* Begin Passage *
Marketing Yogi: Session 6 HW & Project Announcement

Update - Project related Announcement:

Hi all,

I met a couple of project groups in the past two days who had come seeking inputs and guidance for their project. I found insightful a first-hand view of student perspective of MKTR tools and methods, what they're looking to get out of the project, how some students are combining projects from others courses ('Pricing' for instance) and so on. For the record, I'm fine if you seek to leverage data already collected in other projects for the MKTR one. As long as the D.P and the R.O.s have marketing substance to them.

I will be available during working hours, everyday (except on Tue and Thu) from tomorrow to Sunday 11-Nov in my office 2118 in case any group wants to run their project status by me and get some informal feedback and pointers for the way forward. No formal appointment necessary and its fine if at least half the group shows up (not everybody's schedules may agree). Just call my office extn # 7106 and drop by if I'm in. Bringing a PPT (or printout) of your proposal and plans with you would certainly help.

Sudhir

#############################################

Hi all,

The homework for session 6, due 11-Nov Sunday noon, is described here.

I've putup some 86 user reviews of the Samsung Galaxy S3, pulled from Amazon onto LMS. The AAs aren't in and I'm not that familiar with LMS. So, pls let me know if you are having trouble accessing the datasets.

The Code to execute the assignment is also putup here (its a minor variation over the classwork code). You are strongly advised to first try replicating the classwork examples on your machine, available in this blog-post, before trying this one.

Your task is to use R to text analyze the dataset. Figure out:
(i) what most people seem to be saying about the product. And thereby interpret a general 'sense' of the talk or buzz around the product.
* End Passage *
* Begin Records shown *
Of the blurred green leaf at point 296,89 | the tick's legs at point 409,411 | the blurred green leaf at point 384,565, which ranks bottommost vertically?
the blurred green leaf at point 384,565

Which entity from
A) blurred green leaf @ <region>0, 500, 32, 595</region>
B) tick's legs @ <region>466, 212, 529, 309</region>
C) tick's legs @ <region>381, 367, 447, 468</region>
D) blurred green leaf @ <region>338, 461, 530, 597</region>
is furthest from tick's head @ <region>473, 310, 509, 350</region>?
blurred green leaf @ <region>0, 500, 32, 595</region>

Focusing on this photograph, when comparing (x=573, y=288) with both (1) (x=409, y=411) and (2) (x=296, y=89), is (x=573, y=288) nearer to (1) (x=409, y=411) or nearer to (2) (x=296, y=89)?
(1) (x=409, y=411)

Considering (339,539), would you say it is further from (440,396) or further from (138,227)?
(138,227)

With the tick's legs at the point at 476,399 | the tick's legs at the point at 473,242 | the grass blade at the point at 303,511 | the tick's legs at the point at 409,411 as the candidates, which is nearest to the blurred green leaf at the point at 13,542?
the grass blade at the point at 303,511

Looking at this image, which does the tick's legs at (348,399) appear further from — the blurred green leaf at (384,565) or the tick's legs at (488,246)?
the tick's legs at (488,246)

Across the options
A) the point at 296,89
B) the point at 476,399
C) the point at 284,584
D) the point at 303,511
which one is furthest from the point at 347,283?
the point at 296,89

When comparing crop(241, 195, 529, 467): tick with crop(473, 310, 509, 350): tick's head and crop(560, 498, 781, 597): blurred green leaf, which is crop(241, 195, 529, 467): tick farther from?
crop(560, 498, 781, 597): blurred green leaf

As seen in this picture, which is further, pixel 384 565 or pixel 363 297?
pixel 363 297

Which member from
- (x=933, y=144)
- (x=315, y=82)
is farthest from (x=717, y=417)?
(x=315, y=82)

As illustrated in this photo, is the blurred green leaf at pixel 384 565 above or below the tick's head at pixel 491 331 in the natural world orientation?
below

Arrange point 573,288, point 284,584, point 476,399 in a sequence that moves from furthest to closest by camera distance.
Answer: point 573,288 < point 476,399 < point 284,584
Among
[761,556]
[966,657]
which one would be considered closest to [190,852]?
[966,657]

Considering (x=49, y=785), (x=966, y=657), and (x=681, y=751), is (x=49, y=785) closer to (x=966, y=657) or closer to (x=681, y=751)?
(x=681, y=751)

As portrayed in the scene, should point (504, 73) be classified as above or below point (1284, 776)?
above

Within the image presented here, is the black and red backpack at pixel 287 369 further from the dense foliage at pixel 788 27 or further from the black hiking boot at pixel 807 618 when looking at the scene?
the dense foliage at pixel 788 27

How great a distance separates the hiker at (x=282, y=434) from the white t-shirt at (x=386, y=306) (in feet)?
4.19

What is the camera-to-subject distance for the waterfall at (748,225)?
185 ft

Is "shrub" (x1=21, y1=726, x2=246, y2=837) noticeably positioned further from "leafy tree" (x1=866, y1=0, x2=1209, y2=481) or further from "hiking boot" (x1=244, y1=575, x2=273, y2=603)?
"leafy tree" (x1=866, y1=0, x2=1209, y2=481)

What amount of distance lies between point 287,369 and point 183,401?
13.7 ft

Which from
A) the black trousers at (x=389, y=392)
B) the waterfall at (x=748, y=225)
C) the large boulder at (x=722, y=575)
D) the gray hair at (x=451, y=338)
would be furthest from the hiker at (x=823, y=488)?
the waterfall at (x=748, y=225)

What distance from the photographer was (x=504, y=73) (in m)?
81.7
* End Records shown *
_What to work on_.
[A] List every abbreviation in the course announcement that is written entirely in capital letters and is at least three letters long.
[B] Format as a numbered list the entries from the line containing "What distance from" through the end of the entries, both included, leaving out blank lines.

_Results for each task_.
[A] MKTR, LMS, PPT

[B]
1. What distance from the photographer was (x=504, y=73) (in m)?
2. 81.7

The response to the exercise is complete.